Republic v James Chesikaki John Nato alias Josee/Josphat [2018] KEHC 6865 (KLR)
Full Case Text
REPUBLIC OF KENYA
IN THE HIGH COURT OF KENYA AT KERUGOYA
CRIMINAL MURDER NO. 8 OF 2016
REPUBLIC...............................................................PROSECUTOR
VERSUS-
JAMES CHESIKAKI JOHN NATO
alias JOSEE/JOSPHAT....................................................ACCUSED
RULING
1. The accused person James Chesikaki John Nato alias Josee/Josphat is charged with murder contrary to Section 203 as read with Section 204 of the Penal Code. He pleaded not guilty to the charge on 30th May, 2016 and has been in custody ever since. The accused has filed a Notice of Motion under Article 49 (1) (h) and Article 2 of the Constitution seeking orders that he be released on bond with surety pending the hearing and determination of this case.
2. The application is based on the following grounds:
(a) That the accused person/Applicant has a constitutional right to bail pending the hearing of this case.
(b) That the law presumes that the accused person is innocent unless or until proven guilty.
(c) That the accused person/Applicant did not commit the offence and therefore intend to plead not guilty.
(d) That the accused person/applicant shall abide to any conditions put by the honourable Court.
(e) That there are no compelling reasons that may render the accused person unsuitable for bail.
3. The application is supported by the affidavit of the applicant sworn on 20th February, 2017. The appellant reiterates the above grounds and further states that he is ready to abide by any conditions which the Court may set and further that he is a shamba boy at Kangaru village in Kirinyaga County but comes from Bungoma. That he has been living with the deceased since 2015 and took parental responsibility of her two children one of whom she claimed was his.

• [Dataset excerpt]
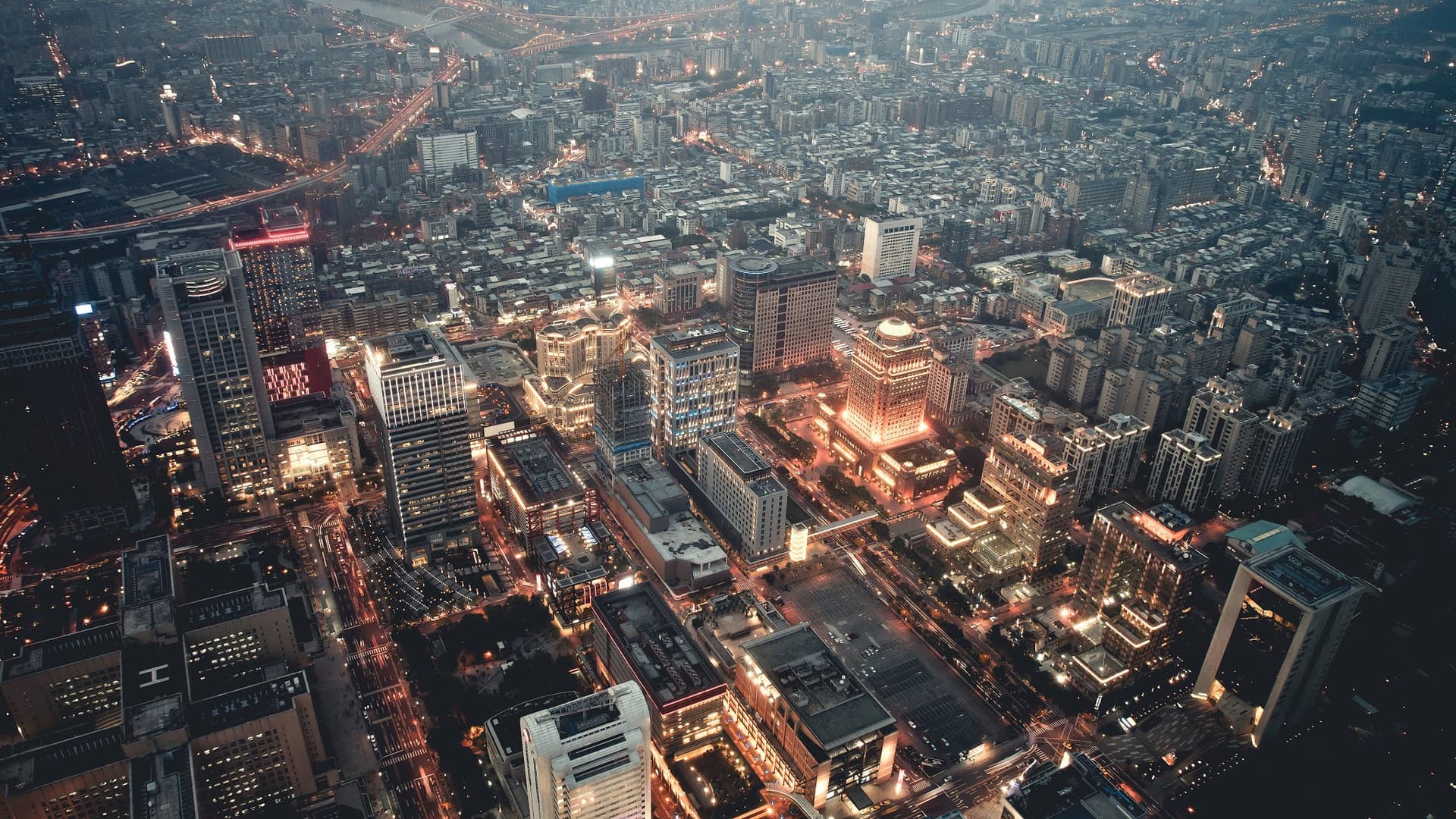 A Prachi Taxi Service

• [To do]
- A) Write out the part of the bail ruling that opens with the words containing "(e) That there" and closes with "claimed was his.".
- B) Continue the bail ruling from the point where it stops.

• [Responses to the tasks]
- A)
(e) That there are no compelling reasons that may render the accused person unsuitable for bail.
3. The application is supported by the affidavit of the applicant sworn on 20th February, 2017. The appellant reiterates the above grounds and further states that he is ready to abide by any conditions which the Court may set and further that he is a shamba boy at Kangaru village in Kirinyaga County but comes from Bungoma. That he has been living with the deceased since 2015 and took parental responsibility of her two children one of whom she claimed was his.

- B)
4. The State opposed the application and filed a replying affidavit sworn by Cpl. Joshua Mwongela who is the investigating officer in the matter. He depones that the accused is alleged to have killed the deceased Rose Wambui alias Margaret Wambui who was his live in girlfriend and went into hiding. That the accused has no known place of abode as he used to live in a rented room at Kagio township where he is no longer a tenant. That it will be impossible to trace him in the event that he absconds. That the Appellant’s true identity and home location are unknown as he does not possess a national identification card and this will make it impossible to trace him in case he absconds. That these are compelling reasons to warrant the Court to deny the applicant bail.
5. I have considered the application. Bail pending trial is a constitutional right which should not be denied to an accused unless there are compelling reasons to deny him bail. Article 49 (1) (h) of the Constitution provides:
“An arrested person has the right –
To be released on bond or bail on reasonable conditions pending a charge or trial, unless there are compelling reasons not to be released.”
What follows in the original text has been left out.